May 12, 2008 -- ABDULLAH Saleh al-Ajmi was a Kuwaiti soldier who deserted to fight with the Taliban in Afghanistan after the United States invaded that country in the wake of the 9/11 terrorist attacks. Coalition forces captured him in the Tora Bora region - believed to be the hideout of Osama bin Laden - designated him an "enemy combatant" and shipped him out to the US prison at Guantanamo Bay, Cuba.
There he remained until Nov. 3, 2005 - when, despite substantial evidence of his terrorist ties and a history of aggressive behavior at Gitmo, he was sent back to Kuwait.
Al-Ajmi could have crawled back under the rock from which he'd emerged. Instead, he made his way illegally to Syria, then crossed the border into Iraq.

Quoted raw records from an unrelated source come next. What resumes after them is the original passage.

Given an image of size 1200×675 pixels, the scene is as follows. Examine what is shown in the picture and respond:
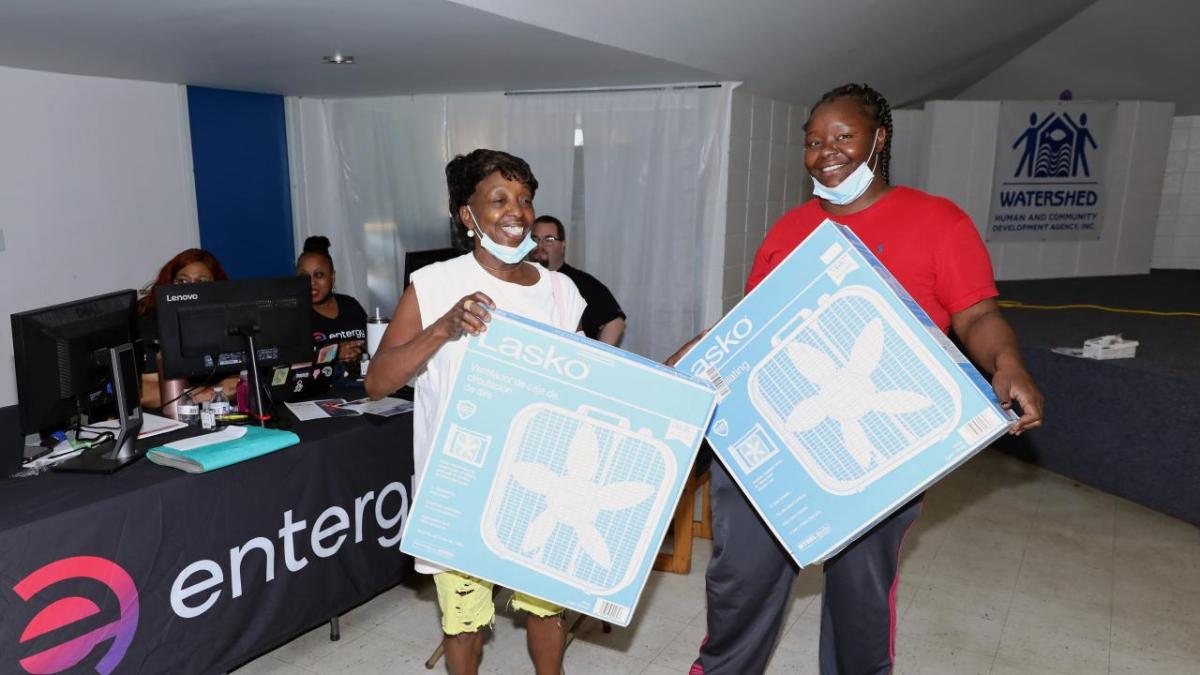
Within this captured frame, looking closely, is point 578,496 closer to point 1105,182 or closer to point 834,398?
point 834,398

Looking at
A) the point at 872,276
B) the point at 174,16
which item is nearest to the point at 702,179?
the point at 174,16

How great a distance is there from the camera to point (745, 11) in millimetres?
3469

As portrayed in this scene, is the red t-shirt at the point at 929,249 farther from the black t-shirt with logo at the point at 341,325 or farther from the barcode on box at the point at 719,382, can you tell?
the black t-shirt with logo at the point at 341,325

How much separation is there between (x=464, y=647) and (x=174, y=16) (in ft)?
8.26

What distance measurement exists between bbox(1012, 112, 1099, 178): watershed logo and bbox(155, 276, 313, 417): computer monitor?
20.5ft

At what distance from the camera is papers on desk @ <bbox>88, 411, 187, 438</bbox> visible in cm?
231

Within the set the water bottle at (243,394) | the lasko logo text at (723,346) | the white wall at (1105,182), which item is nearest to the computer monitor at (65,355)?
the water bottle at (243,394)

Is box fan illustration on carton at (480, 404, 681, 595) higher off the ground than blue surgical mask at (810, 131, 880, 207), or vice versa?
blue surgical mask at (810, 131, 880, 207)

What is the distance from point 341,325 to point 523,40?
4.75 ft

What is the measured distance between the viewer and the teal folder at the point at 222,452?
2.02 m

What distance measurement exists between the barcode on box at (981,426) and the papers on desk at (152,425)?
84.7 inches

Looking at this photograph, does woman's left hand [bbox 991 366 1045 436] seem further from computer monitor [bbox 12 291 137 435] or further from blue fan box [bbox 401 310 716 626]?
computer monitor [bbox 12 291 137 435]

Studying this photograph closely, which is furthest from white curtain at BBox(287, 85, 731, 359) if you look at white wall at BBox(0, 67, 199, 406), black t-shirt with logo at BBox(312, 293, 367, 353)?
black t-shirt with logo at BBox(312, 293, 367, 353)

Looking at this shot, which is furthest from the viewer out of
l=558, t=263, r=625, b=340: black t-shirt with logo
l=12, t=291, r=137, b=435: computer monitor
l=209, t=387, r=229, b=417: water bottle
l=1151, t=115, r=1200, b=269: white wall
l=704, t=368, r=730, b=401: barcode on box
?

Now comes word from Al Arabiya television news in Dubai that he blew himself up in the northern Iraqi city of Mosul - one of a series of three suicide bombings that killed at least seven people in the last week of April.
Al-Ajmi's life was one of fanaticism, defeat, treachery and bumbling idiocy - a microcosm, in other words, of the Arab experience in the Middle East over the last century. But his death underscores the intractable dilemma posed by prisoners at Gitmo.
What's to be done with captured enemy combatants who fight for no flag in particular, recognize no fixed chain of command . . . who are, in effect, conducting their own private wars against America? What collective peace agreement will ever be binding on the likes of al-Ajmi?
The thought of holding hundreds of prisoners at Gitmo indefinitely, without ever charging them, runs counter to the American ideal of justice. But providing them with open hearings and formal public trials, which would necessarily include discovery and presentation of classified material, is a practical impossibility.
So until someone comes up with a better solution, Gitmo is what we've got.